PACAF wins Defender Challenge

  • Published
  • By David DeKunder
  • 502nd Air Base Wing Public Affairs

After three days of grueling competition in austere environments, Pacific Air Forces bested 13 other U.S. and international security forces teams to capture the Air Force Defender Challenge Championships, held Sept. 10-13 here.


The PACAF team totaled the most combined points in several events, which included realistic weapons scenarios, simulated dismounted operations and combat endurance.


“The competition tested the very same skills Defenders may need to employ on any day at any air base in any area of responsibility,” said Brig. Gen. Andrea Tullos, Air Force Director of Security Forces. “They were placed under stress and needed to shoot, move and communicate with their fire team. They were required to maneuver as a team and come upon diverse scenarios requiring them to observe, orient, decide and act.”


Tullos presented the trophy to the winning team at an awards ceremony Sept. 13. Addressing the crowd of competitors, cadre, support staff and distinguished guests, the general said, “We will continue to challenge you and surprise you in future Defender Challenge competitions.”


Airman 1st Class Curtis Covington, a member of the PACAF team, said the experience was amazing despite being difficult and challenging.


"There were some hiccups but it was just the things you have happen in these kind of scenarios,” he said. “You have to be used to adapting; just keep pushing through, not letting it get to you or getting discouraged."


Defender Challenge included 14 four-person security forces teams from 12 Air Force major commands, a team from the United Kingdom Royal Air Force and a team from the German Air Force.


Defender Challenge traces its origins to 37 years ago when Headquarters Air Force Office of Security Police first held an international defender’s competition. Defender Challenge returned this year following a 14-year hiatus. The RAF team had held the trophy since winning the last Defender Challenge in 2004.

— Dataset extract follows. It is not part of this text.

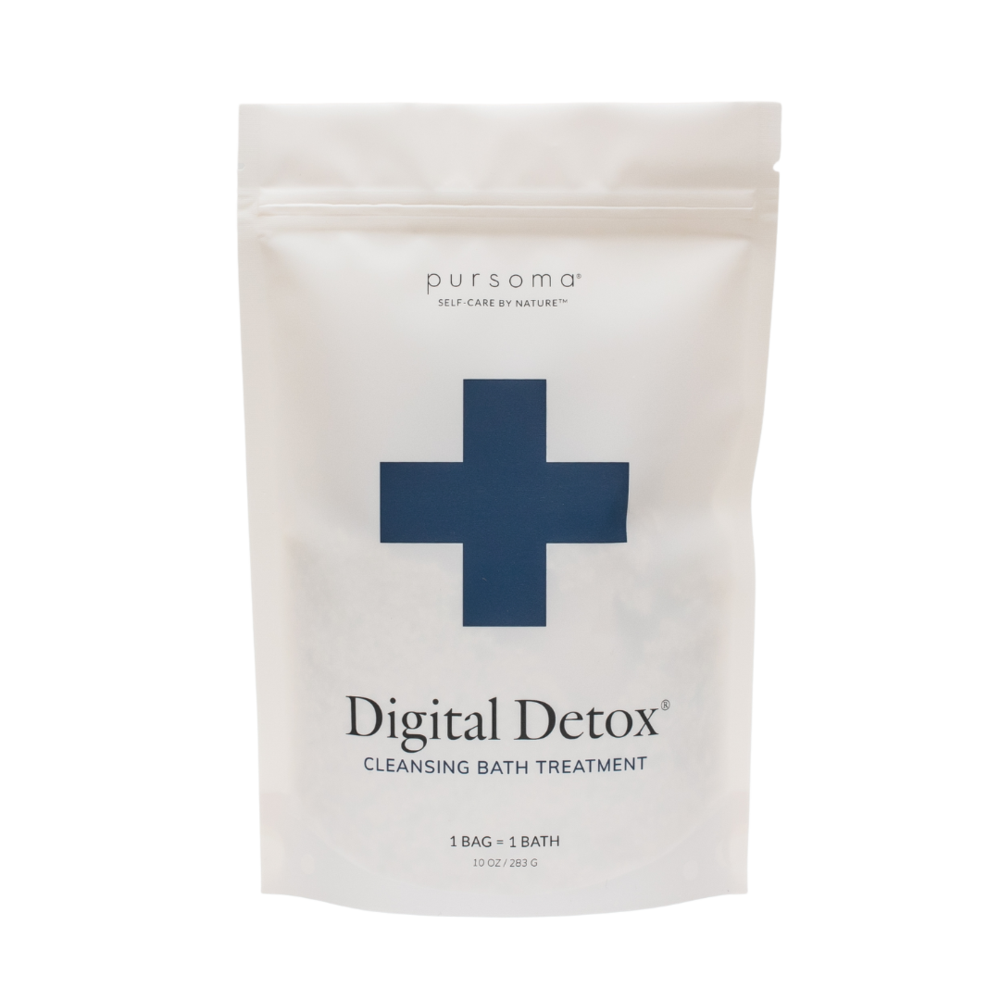 Digital Detox Bath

Prior to the competition, Tullos noted the scenarios would determine the most lethal and most ready team, while increasing the competitive spirit and competency of all participants. The event reinforced Defender ethos and tapped into the competitive nature within security forces and among all ground combat forces, she said.


PACAF won the Defender Challenge title by taking first in the weapons competition and placing second in the dismounted operations challenge. Air Combat Command finished second and Air Force Materiel Command placed third.


By winning the weapons competition, PACAF displayed the highest marksmanship skills of all teams in that category and received the Coleman Cup, named after Brig. Gen. Richard Coleman, former U.S. Air Force Security Forces Center director of security forces and commander from 1997 to 2000. The team from ACC took second in the weapons competition followed by Air Force Space Command in third.


Air Mobility Command won the Sadler Cup. The award is presented to the top team in the dismounted operations challenge. PACAF and the Air National Guard finished second and third respectively in that challenge.


In the combat endurance relay event, the German Air Force came out on top followed by ACC in second and AMC in third.


The Top Shot Award, presented to the top three security forces members for mastering marksmanship skills. Staff Sgt. Benjamin Rodriguez of the Air Force District of Washington placed first; Senior Airman David Hightower of Air Education and Training Command finished second; and Covington took third.


Lance Cpl. Adam Butler of the RAF team won the Outstanding Defender Award for demonstrating exceptional leadership throughout the competition.